Start of EXTRACTED ENTRIES

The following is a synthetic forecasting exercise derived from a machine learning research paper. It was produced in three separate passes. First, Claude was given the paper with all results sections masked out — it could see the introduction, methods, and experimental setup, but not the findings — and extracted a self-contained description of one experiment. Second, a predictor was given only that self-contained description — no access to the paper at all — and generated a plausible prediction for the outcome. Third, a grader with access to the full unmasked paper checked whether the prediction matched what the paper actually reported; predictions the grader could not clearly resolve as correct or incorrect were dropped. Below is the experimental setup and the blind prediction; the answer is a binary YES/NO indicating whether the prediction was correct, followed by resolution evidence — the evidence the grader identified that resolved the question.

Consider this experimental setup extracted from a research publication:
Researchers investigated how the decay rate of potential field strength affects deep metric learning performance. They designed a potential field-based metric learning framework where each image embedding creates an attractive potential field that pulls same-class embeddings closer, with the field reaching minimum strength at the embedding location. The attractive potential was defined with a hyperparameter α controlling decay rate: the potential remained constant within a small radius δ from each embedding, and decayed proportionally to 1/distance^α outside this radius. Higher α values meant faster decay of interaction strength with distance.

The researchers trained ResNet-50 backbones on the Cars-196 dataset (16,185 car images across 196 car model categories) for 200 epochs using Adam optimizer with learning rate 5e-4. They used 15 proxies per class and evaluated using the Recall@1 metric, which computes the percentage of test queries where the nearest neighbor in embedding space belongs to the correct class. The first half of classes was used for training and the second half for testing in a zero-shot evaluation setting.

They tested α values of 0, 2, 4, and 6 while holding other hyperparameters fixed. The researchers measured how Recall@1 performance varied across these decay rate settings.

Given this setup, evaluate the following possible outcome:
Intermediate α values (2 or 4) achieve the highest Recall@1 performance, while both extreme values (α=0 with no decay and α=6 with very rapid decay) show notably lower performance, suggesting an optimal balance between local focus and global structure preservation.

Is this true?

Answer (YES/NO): NO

End of EXTRACTED ENTRIES

# [WHAT THE EXERCISE ASKS]
Each line of the material above should be restated word for word.

# [EXERCISE RESULT]
The following is a synthetic forecasting exercise derived from a machine learning research paper. It was produced in three separate passes. First, Claude was given the paper with all results sections masked out — it could see the introduction, methods, and experimental setup, but not the findings — and extracted a self-contained description of one experiment. Second, a predictor was given only that self-contained description — no access to the paper at all — and generated a plausible prediction for the outcome. Third, a grader with access to the full unmasked paper checked whether the prediction matched what the paper actually reported; predictions the grader could not clearly resolve as correct or incorrect were dropped. Below is the experimental setup and the blind prediction; the answer is a binary YES/NO indicating whether the prediction was correct, followed by resolution evidence — the evidence the grader identified that resolved the question.

Consider this experimental setup extracted from a research publication:
Researchers investigated how the decay rate of potential field strength affects deep metric learning performance. They designed a potential field-based metric learning framework where each image embedding creates an attractive potential field that pulls same-class embeddings closer, with the field reaching minimum strength at the embedding location. The attractive potential was defined with a hyperparameter α controlling decay rate: the potential remained constant within a small radius δ from each embedding, and decayed proportionally to 1/distance^α outside this radius. Higher α values meant faster decay of interaction strength with distance.

The researchers trained ResNet-50 backbones on the Cars-196 dataset (16,185 car images across 196 car model categories) for 200 epochs using Adam optimizer with learning rate 5e-4. They used 15 proxies per class and evaluated using the Recall@1 metric, which computes the percentage of test queries where the nearest neighbor in embedding space belongs to the correct class. The first half of classes was used for training and the second half for testing in a zero-shot evaluation setting.

They tested α values of 0, 2, 4, and 6 while holding other hyperparameters fixed. The researchers measured how Recall@1 performance varied across these decay rate settings.

Given this setup, evaluate the following possible outcome:
Intermediate α values (2 or 4) achieve the highest Recall@1 performance, while both extreme values (α=0 with no decay and α=6 with very rapid decay) show notably lower performance, suggesting an optimal balance between local focus and global structure preservation.

Is this true?

Answer (YES/NO): NO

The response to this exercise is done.